When I got older, I went to work at Hallmark Greetings as an artist. The job was fun, but I got bored easily. And often. I decided to use all that excellent boredom-time to write and draw cartoon versions of all those family stories on 3X5 cards and toss them into an old Batman lunchbox (the storage shed of my mind palace). When I retired, some twenty-seven years later, I found that lunchbox while I was unpacking my office and decided to revisit those childhood memories.
After about two years of rewriting and redrawing my stories for my web series “Mexikid Stories,” I decided I wanted to tell a bigger story! One that I couldn’t tell in a simple web series. One about a trip to Mexico that featured my entire family. So I decided to try to write and illustrate a graphic memoir. It only took a few years, but it flew by.
I’m kidding, it took forever.
If you had one piece of advice to give to a young would-be writer, what would it be?
Don’t write a graphic memoir! That’s my thing. Stay in your lane, kid!
No, I’m kidding. I just think that. I don’t say it out loud … anymore.
There are a couple of things I like to tell kids. One: Don’t be surprised when a story you’re in the middle of writing decides to change course. That’s a good thing. That means you’re learning more about your characters and by extension yourself. Writing takes a surprising amount of introspection (which I usually don’t condone, cuz yuck “feelings.”) If you follow the flow of the story, it will reveal a lot of interesting themes and subject matter that you didn’t think about when you started your journey.
It’s totally worth it.
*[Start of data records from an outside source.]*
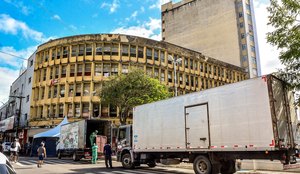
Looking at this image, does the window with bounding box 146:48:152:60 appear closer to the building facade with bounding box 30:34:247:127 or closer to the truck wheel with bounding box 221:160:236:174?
the building facade with bounding box 30:34:247:127

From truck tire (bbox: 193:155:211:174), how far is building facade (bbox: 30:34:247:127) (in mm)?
27375

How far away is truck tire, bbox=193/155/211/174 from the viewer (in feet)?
39.7

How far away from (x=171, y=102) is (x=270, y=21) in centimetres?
607

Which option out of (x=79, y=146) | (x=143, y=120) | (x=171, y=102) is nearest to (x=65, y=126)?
(x=79, y=146)

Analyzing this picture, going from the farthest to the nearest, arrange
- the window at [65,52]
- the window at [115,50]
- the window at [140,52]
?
the window at [140,52] → the window at [65,52] → the window at [115,50]

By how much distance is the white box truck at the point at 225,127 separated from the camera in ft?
34.2

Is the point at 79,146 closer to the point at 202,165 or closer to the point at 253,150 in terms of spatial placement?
the point at 202,165

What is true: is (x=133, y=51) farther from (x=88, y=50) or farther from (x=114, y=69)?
(x=88, y=50)

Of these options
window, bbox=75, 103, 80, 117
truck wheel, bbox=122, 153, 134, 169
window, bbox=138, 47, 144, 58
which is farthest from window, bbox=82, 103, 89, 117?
truck wheel, bbox=122, 153, 134, 169

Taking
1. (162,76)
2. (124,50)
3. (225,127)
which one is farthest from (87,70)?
(225,127)

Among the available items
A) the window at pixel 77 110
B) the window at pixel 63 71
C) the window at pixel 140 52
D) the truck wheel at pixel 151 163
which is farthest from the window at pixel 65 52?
the truck wheel at pixel 151 163

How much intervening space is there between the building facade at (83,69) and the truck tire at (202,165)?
2738 cm

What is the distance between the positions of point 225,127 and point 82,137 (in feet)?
44.9

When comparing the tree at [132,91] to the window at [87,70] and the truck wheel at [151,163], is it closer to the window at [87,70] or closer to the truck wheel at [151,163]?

Enjoy the ride!
Two: Be authentic. Your experiences and feelings are what make your story unique. Leaning into that authenticity makes your characters even more interesting. Their dialogue will sound real, and their faults will feel relatable. And even if your experience is way different than your readers’, there are universal truths to be had if you come from a place of honesty.
Particulars
Pedro Martín
Former Hallmark artist for 27 years and the creator of Asteroid Andy, Pedro is the author and illustrator of Mexikid: A Graphic Memoir from Dial Penguin.